#### PROBLEM DETAILS:
Starting at the first line and ending at the last, reproduce the records below exactly.

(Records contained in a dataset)
'''

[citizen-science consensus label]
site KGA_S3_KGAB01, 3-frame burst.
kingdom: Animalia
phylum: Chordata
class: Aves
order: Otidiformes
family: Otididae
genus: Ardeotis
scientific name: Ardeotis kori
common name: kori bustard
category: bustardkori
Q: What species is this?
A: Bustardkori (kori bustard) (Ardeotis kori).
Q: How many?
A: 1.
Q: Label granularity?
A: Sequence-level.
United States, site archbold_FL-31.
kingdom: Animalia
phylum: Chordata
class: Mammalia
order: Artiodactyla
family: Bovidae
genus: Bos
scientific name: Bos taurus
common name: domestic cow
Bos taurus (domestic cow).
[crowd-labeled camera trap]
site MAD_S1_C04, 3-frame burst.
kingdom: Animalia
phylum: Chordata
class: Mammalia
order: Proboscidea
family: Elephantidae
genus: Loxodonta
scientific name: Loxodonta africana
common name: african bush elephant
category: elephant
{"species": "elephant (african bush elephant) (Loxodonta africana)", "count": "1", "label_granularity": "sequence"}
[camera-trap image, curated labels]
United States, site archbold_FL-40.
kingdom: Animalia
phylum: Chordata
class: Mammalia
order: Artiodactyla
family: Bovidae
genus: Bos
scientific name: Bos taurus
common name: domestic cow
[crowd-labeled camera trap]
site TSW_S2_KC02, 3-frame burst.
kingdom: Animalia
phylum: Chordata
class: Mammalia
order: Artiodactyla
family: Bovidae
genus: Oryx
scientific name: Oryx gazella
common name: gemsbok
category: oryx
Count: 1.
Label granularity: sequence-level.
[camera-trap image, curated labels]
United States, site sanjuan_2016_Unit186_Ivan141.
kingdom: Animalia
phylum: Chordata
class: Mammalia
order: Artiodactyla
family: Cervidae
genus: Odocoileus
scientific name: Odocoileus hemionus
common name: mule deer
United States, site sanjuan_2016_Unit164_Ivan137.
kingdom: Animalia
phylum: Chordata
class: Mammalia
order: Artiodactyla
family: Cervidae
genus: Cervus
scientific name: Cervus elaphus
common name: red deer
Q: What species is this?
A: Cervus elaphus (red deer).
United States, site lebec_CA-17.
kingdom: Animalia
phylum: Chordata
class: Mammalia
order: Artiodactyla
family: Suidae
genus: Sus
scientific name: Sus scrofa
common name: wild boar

'''

#### REPLY TO THE EXERCISE:
[citizen-science consensus label]
site KGA_S3_KGAB01, 3-frame burst.
kingdom: Animalia
phylum: Chordata
class: Aves
order: Otidiformes
family: Otididae
genus: Ardeotis
scientific name: Ardeotis kori
common name: kori bustard
category: bustardkori
Q: What species is this?
A: Bustardkori (kori bustard) (Ardeotis kori).
Q: How many?
A: 1.
Q: Label granularity?
A: Sequence-level.
United States, site archbold_FL-31.
kingdom: Animalia
phylum: Chordata
class: Mammalia
order: Artiodactyla
family: Bovidae
genus: Bos
scientific name: Bos taurus
common name: domestic cow
Bos taurus (domestic cow).
[crowd-labeled camera trap]
site MAD_S1_C04, 3-frame burst.
kingdom: Animalia
phylum: Chordata
class: Mammalia
order: Proboscidea
family: Elephantidae
genus: Loxodonta
scientific name: Loxodonta africana
common name: african bush elephant
category: elephant
{"species": "elephant (african bush elephant) (Loxodonta africana)", "count": "1", "label_granularity": "sequence"}
[camera-trap image, curated labels]
United States, site archbold_FL-40.
kingdom: Animalia
phylum: Chordata
class: Mammalia
order: Artiodactyla
family: Bovidae
genus: Bos
scientific name: Bos taurus
common name: domestic cow
[crowd-labeled camera trap]
site TSW_S2_KC02, 3-frame burst.
kingdom: Animalia
phylum: Chordata
class: Mammalia
order: Artiodactyla
family: Bovidae
genus: Oryx
scientific name: Oryx gazella
common name: gemsbok
category: oryx
Count: 1.
Label granularity: sequence-level.
[camera-trap image, curated labels]
United States, site sanjuan_2016_Unit186_Ivan141.
kingdom: Animalia
phylum: Chordata
class: Mammalia
order: Artiodactyla
family: Cervidae
genus: Odocoileus
scientific name: Odocoileus hemionus
common name: mule deer
United States, site sanjuan_2016_Unit164_Ivan137.
kingdom: Animalia
phylum: Chordata
class: Mammalia
order: Artiodactyla
family: Cervidae
genus: Cervus
scientific name: Cervus elaphus
common name: red deer
Q: What species is this?
A: Cervus elaphus (red deer).
United States, site lebec_CA-17.
kingdom: Animalia
phylum: Chordata
class: Mammalia
order: Artiodactyla
family: Suidae
genus: Sus
scientific name: Sus scrofa
common name: wild boar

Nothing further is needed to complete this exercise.